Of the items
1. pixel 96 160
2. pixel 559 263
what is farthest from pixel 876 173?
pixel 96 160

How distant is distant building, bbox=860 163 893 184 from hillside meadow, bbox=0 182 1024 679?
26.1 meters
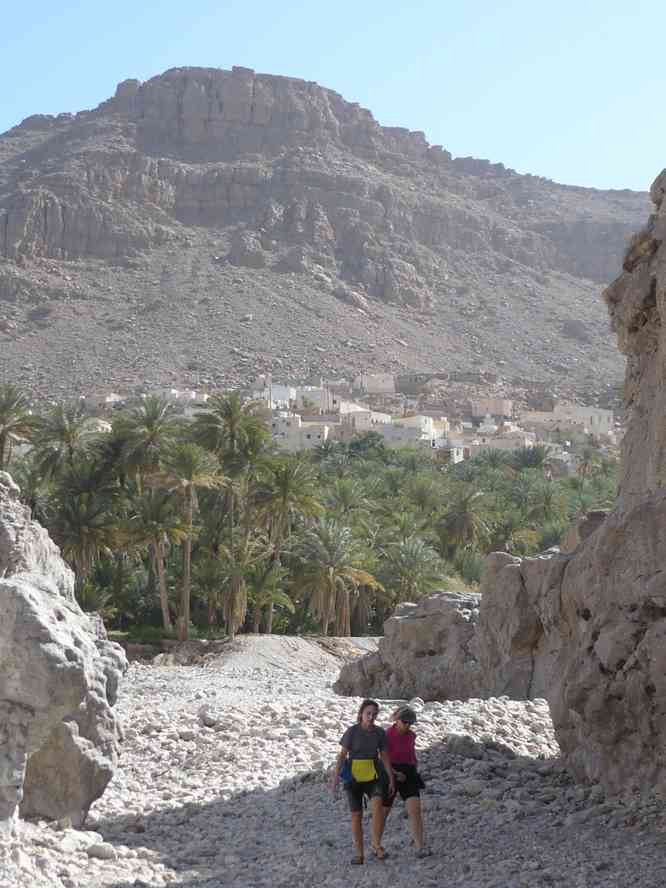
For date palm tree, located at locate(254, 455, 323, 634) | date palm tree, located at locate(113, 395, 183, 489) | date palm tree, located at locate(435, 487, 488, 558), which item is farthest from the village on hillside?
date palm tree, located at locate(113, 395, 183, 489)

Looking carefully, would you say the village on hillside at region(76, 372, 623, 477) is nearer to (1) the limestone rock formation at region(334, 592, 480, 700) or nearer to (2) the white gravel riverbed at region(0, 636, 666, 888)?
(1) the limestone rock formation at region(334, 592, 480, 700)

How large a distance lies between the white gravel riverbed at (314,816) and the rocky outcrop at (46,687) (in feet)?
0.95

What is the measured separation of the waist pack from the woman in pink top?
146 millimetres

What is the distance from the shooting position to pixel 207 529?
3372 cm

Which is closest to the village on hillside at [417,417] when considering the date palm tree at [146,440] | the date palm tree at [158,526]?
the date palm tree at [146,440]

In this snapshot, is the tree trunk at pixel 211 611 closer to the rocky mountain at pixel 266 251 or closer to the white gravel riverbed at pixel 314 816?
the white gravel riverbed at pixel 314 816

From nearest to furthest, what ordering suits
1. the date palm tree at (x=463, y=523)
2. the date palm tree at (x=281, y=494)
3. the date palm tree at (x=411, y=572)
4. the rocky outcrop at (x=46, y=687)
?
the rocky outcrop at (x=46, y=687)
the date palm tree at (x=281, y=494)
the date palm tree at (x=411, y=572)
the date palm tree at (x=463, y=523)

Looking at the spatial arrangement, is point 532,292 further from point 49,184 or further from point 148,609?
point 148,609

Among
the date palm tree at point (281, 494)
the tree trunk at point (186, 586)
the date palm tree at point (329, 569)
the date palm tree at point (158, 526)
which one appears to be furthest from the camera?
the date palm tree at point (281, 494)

------------------------------------

STATED EXERCISE — Repeat every item above with "village on hillside" switched to "hillside village" and nothing else altered. Leave the pictures out.

THE COMPLETED TASK —
Of the items
1. pixel 96 160
2. pixel 559 263
what is farthest from pixel 876 173?
pixel 96 160

How distant is distant building, bbox=860 163 893 184 from hillside meadow, bbox=0 182 1024 679?
26.1 meters
For date palm tree, located at locate(254, 455, 323, 634) | date palm tree, located at locate(113, 395, 183, 489) | date palm tree, located at locate(435, 487, 488, 558), which item is farthest from the hillside village?
date palm tree, located at locate(113, 395, 183, 489)

Looking carefully, would you say the hillside village at region(76, 372, 623, 477) is nearer to (1) the limestone rock formation at region(334, 592, 480, 700) or nearer to (2) the white gravel riverbed at region(0, 636, 666, 888)?
(1) the limestone rock formation at region(334, 592, 480, 700)

How large a distance lies between the white gravel riverbed at (314,816) and the rocky outcrop at (46,687) (in feet)?
0.95

What is the measured separation of the waist pack from the woman in pink top?
146 millimetres

What is the distance from the shooting position to pixel 207 529?
3372 cm

Which is closest to the hillside village at [417,417] when considering the date palm tree at [146,440] | the date palm tree at [158,526]?
the date palm tree at [146,440]

In this snapshot, is the tree trunk at pixel 211 611 closer to the rocky mountain at pixel 266 251 or closer to the white gravel riverbed at pixel 314 816?
the white gravel riverbed at pixel 314 816

From nearest to furthest, what ordering suits
1. the date palm tree at (x=463, y=523)
2. the date palm tree at (x=281, y=494)
3. the date palm tree at (x=411, y=572)
4. the rocky outcrop at (x=46, y=687)
?
the rocky outcrop at (x=46, y=687)
the date palm tree at (x=281, y=494)
the date palm tree at (x=411, y=572)
the date palm tree at (x=463, y=523)

Looking at the spatial arrangement, is point 532,292 further from point 49,184 or further from point 148,609?
point 148,609

Among
the date palm tree at point (281, 494)
the tree trunk at point (186, 586)
the date palm tree at point (329, 569)
the date palm tree at point (158, 526)
which one appears to be furthest from the camera?
the date palm tree at point (281, 494)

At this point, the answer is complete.